• _Textauszug_:
----------
Gemäß § 6 BVwGG entscheidet das Bundesverwaltungsgericht durch Einzelrichter, sofern nicht in Bundes- oder Landesgesetzen die Entscheidung durch Senate vorgesehen ist. Eine derartige Regelung wird in den einschlägigen Normen (VwGVG, BFA-VG, AsylG) nicht getroffen, und es liegt somit Einzelrichterzuständigkeit vor.

Gemäß § 28 Abs. 1 VwGVG hat das Verwaltungsgericht die Rechtssache durch Erkenntnis zu erledigen, sofern die Beschwerde nicht zurückzuweisen oder das Verfahren einzustellen ist.

Gemäß § 31 Abs. 1 VwGVG erfolgen die Entscheidungen und Anordnungen durch Beschluss, soweit nicht ein Erkenntnis zu fällen ist.

Zu A)

Gemäß § 18 Abs. 5 BFA-VG hat das Bundesverwaltungsgericht der Beschwerde, der die aufschiebende Wirkung vom Bundesamt aberkannt wurde, binnen einer Woche ab Vorlage der Beschwerde die aufschiebende Wirkung zuzuerkennen, wenn anzunehmen ist, dass eine Zurückweisung, Zurückschiebung oder Abschiebung des Fremden in seinen Herkunftsstaat eine reale Gefahr einer Verletzung von Art. 2 EMRK, Art. 3 EMRK, Art. 8 EMRK oder der Protokolle Nr. 6 oder Nr. 13 zur Konvention bedeuten würde oder für ihn als Zivilperson eine ernsthafte Bedrohung des Lebens oder der Unversehrtheit infolge willkürlicher Gewalt im Rahmen eines internationalen oder innerstaatlichen Konfliktes mit sich bringen würde. In der Beschwerde gegen den in der Hauptsache ergangenen Bescheid sind die Gründe, auf die sich die Behauptungen des Vorliegens einer realen Gefahr oder einer ernsthaften Bedrohung des Lebens oder der Unversehrtheit gemäß Satz 1 stützt, genau zu bezeichnen. § 38 VwGG gilt.

Die Entscheidung über die Zuerkennung der aufschiebenden Wirkung ist nicht als Entscheidung in der Sache selbst zu werten; vielmehr handelt es sich hiebei um eine der Sachentscheidung vorgelagerte (einstweilige) Verfügung, die nicht geeignet ist, den Ausgang des Verfahrens vorwegzunehmen. Es ist in diesem Zusammenhang daher lediglich darauf abzustellen, ob es – im Sinne einer Grobprüfung – von vornherein ausgeschlossen erscheint, dass die Angaben als „vertretbare Behauptungen“ zu qualifizieren sind, die in den Schutzbereich der hier relevanten Bestimmungen der EMRK reichen.
----------
• _Gegebenes Material_:
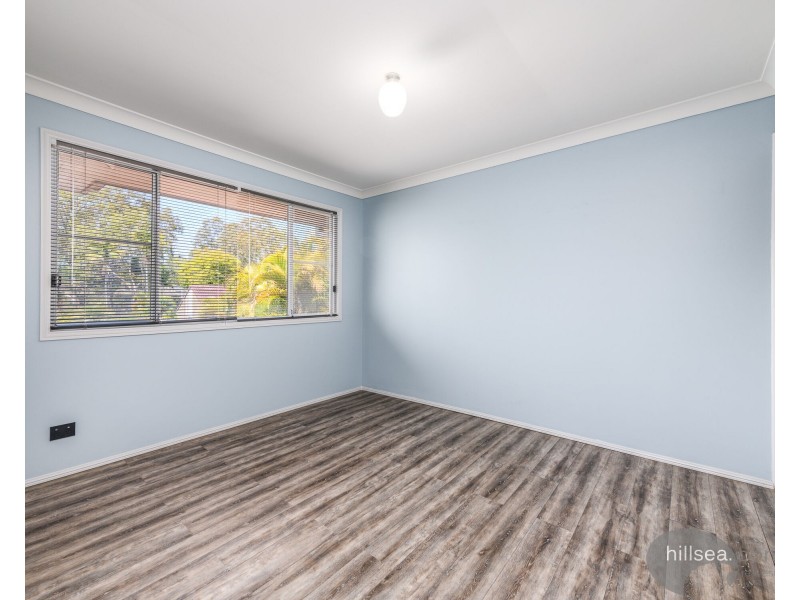 19/24-32 Old Pacific Highway, Oxenford QLD 4210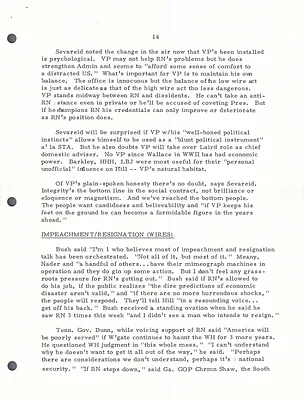 p. 14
----------
• _Arbeitsaufträge_:
A: Entscheide für jede Aussage, ob sie mit dem Textauszug übereinstimmt: (i) Das Bundesverwaltungsgericht entscheidet hier durch Einzelrichter. (ii) Über die aufschiebende Wirkung ist binnen eines Monats ab Vorlage der Beschwerde zu entscheiden. (iii) Die Entscheidung über die Zuerkennung der aufschiebenden Wirkung gilt als Entscheidung in der Sache selbst. Antworte jeweils mit Ja oder Nein und zitiere die entscheidenden Worte wörtlich.
B: Wodurch erfolgen laut Textauszug nach § 31 Abs. 1 VwGVG die Entscheidungen und Anordnungen, soweit kein Erkenntnis zu fällen ist?
C: Kopiere aus dem Textauszug den Abschnitt, der mit den Worten „Gemäß § 28 Abs.“ beginnt, und höre nach „zu fällen ist.“ auf.

• _Lösungen_:
A:
(i) Ja: „es liegt somit Einzelrichterzuständigkeit vor“
(ii) Nein: „binnen einer Woche ab Vorlage der Beschwerde“
(iii) Nein: „ist nicht als Entscheidung in der Sache selbst zu werten“

B: Durch Beschluss.

C:
Gemäß § 28 Abs. 1 VwGVG hat das Verwaltungsgericht die Rechtssache durch Erkenntnis zu erledigen, sofern die Beschwerde nicht zurückzuweisen oder das Verfahren einzustellen ist.

Gemäß § 31 Abs. 1 VwGVG erfolgen die Entscheidungen und Anordnungen durch Beschluss, soweit nicht ein Erkenntnis zu fällen ist.